● Exercise
Return each line below that contains the string "water". Case counts, so match uppercase and lowercase letters exactly.

● Records for the task
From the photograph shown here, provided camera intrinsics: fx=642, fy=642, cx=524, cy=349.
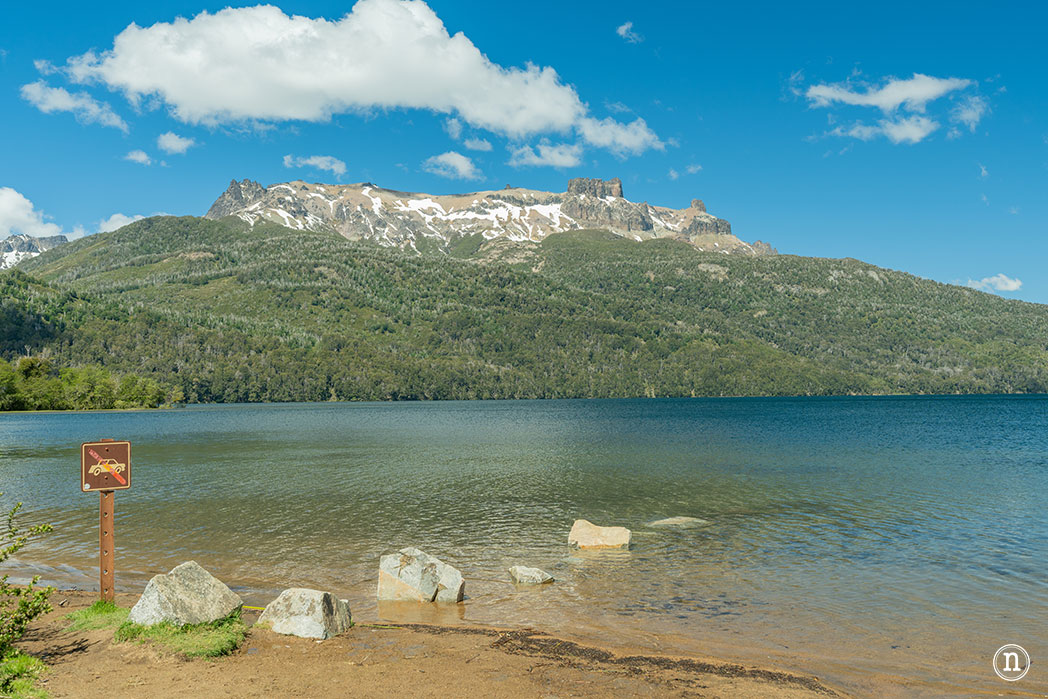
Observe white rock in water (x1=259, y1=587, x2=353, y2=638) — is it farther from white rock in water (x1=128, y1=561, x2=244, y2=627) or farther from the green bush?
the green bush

--

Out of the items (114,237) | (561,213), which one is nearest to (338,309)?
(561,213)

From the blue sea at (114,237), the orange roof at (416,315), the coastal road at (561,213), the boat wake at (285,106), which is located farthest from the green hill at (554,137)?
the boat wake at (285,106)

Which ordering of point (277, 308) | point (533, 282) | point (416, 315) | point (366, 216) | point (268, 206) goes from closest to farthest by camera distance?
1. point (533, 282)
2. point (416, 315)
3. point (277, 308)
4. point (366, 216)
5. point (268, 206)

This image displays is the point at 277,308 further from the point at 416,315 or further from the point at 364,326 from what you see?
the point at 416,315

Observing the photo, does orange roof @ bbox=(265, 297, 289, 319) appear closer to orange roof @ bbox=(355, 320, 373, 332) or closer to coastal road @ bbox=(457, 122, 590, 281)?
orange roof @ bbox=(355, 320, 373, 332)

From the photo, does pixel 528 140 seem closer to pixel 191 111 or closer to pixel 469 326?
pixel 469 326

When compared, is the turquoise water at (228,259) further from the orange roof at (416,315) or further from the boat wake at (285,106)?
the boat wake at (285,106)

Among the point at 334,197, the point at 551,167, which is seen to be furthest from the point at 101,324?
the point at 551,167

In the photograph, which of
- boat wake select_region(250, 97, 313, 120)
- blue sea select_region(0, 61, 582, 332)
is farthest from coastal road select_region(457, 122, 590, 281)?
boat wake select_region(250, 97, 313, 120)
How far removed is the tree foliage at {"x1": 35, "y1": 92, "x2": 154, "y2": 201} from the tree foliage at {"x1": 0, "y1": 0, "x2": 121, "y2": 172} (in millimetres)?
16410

* * *

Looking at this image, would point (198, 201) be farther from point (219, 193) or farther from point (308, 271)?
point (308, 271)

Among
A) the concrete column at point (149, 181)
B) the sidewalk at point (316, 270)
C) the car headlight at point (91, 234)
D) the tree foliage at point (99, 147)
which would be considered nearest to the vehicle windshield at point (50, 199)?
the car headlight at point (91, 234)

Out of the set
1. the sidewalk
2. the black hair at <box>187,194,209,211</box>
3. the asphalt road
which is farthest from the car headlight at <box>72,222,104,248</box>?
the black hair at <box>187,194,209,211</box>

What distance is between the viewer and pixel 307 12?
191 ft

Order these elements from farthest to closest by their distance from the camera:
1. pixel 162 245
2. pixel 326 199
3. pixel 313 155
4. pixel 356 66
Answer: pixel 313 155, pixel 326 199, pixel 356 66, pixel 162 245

● Result below
Observe white rock in water (x1=259, y1=587, x2=353, y2=638) — is it farther from white rock in water (x1=128, y1=561, x2=244, y2=627) or farther from the green bush?
When compared, is the turquoise water at (228,259) further from the orange roof at (416,315) or further from the boat wake at (285,106)?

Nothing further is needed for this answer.